== What is needed ==
Using the data that follows, return exactly the lines from the one that contains "День труда в" through the one that contains "Foto Anna Hållams", ends included.

== Source records ==
◆ ◆ ◆ ◆ ◆

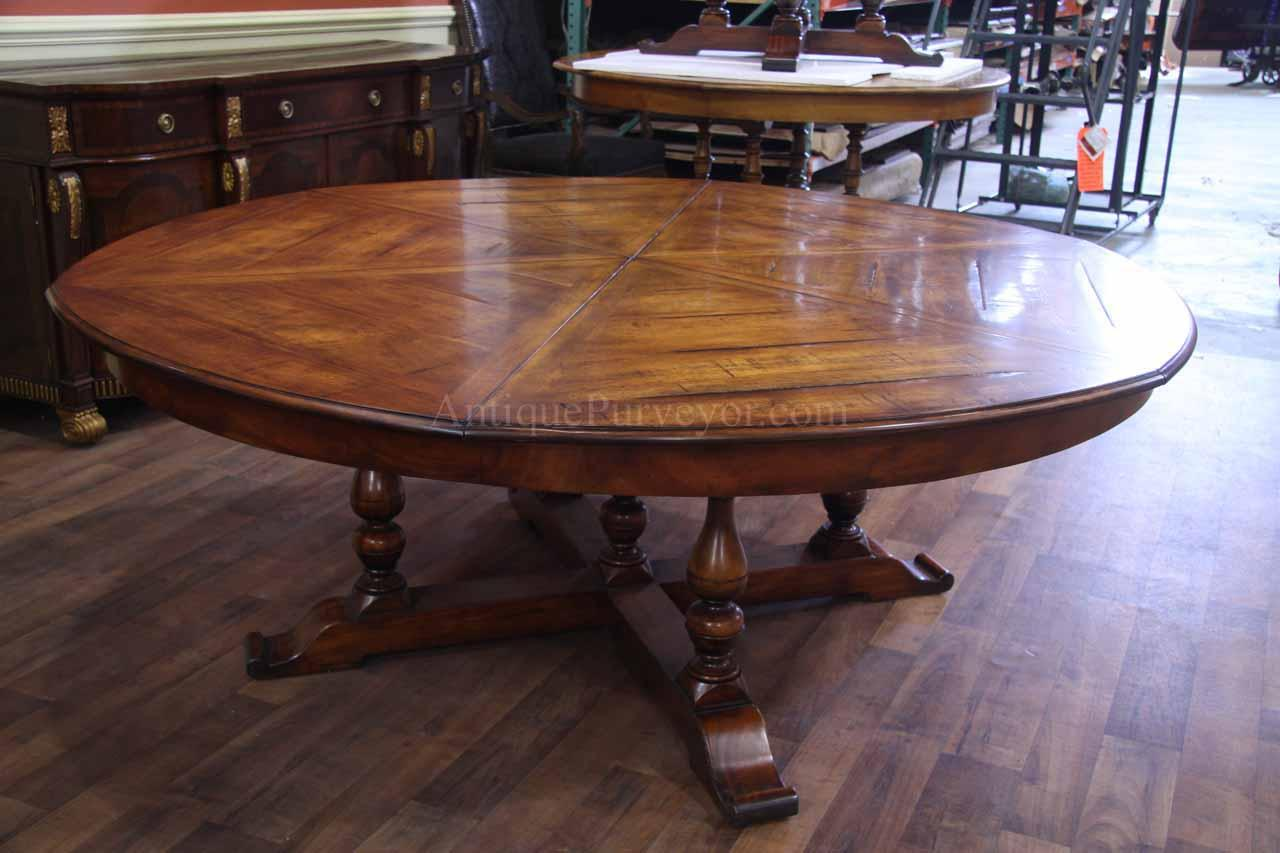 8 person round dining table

◆ ◆ ◆ ◆ ◆

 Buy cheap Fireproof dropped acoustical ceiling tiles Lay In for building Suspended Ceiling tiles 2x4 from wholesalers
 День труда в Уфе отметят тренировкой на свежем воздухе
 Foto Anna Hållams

◆ ◆ ◆ ◆ ◆

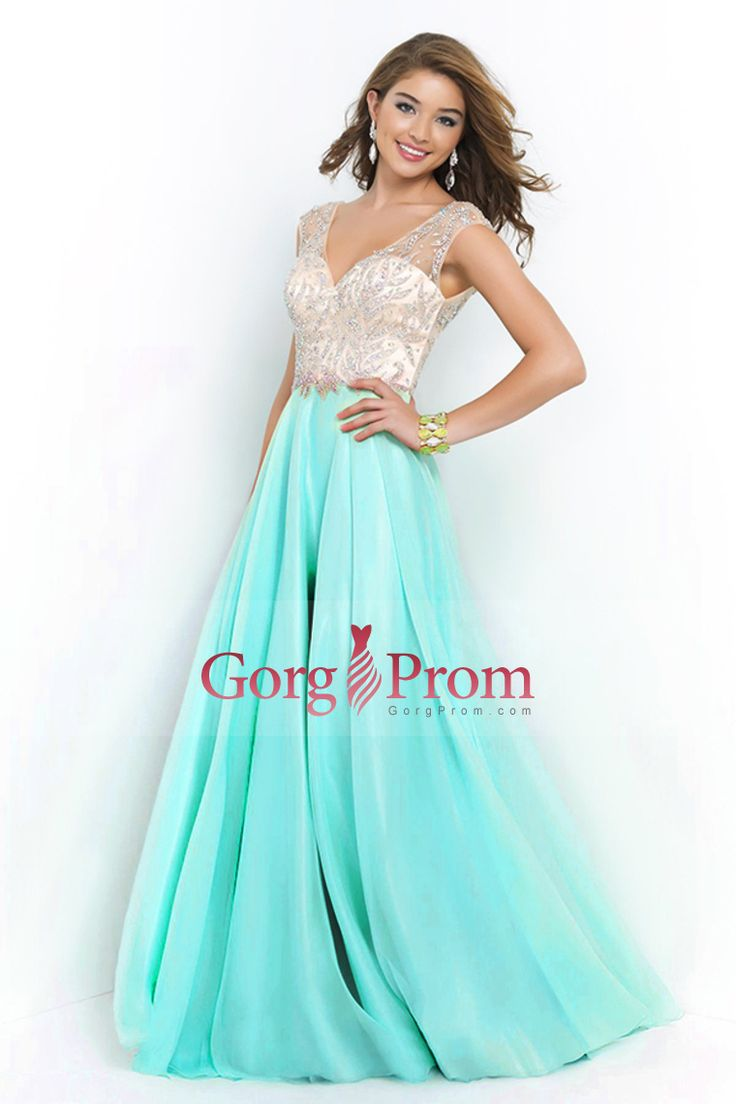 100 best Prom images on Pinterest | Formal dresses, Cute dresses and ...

◆ ◆ ◆ ◆ ◆

== Answer box ==
 День труда в Уфе отметят тренировкой на свежем воздухе
 Foto Anna Hållams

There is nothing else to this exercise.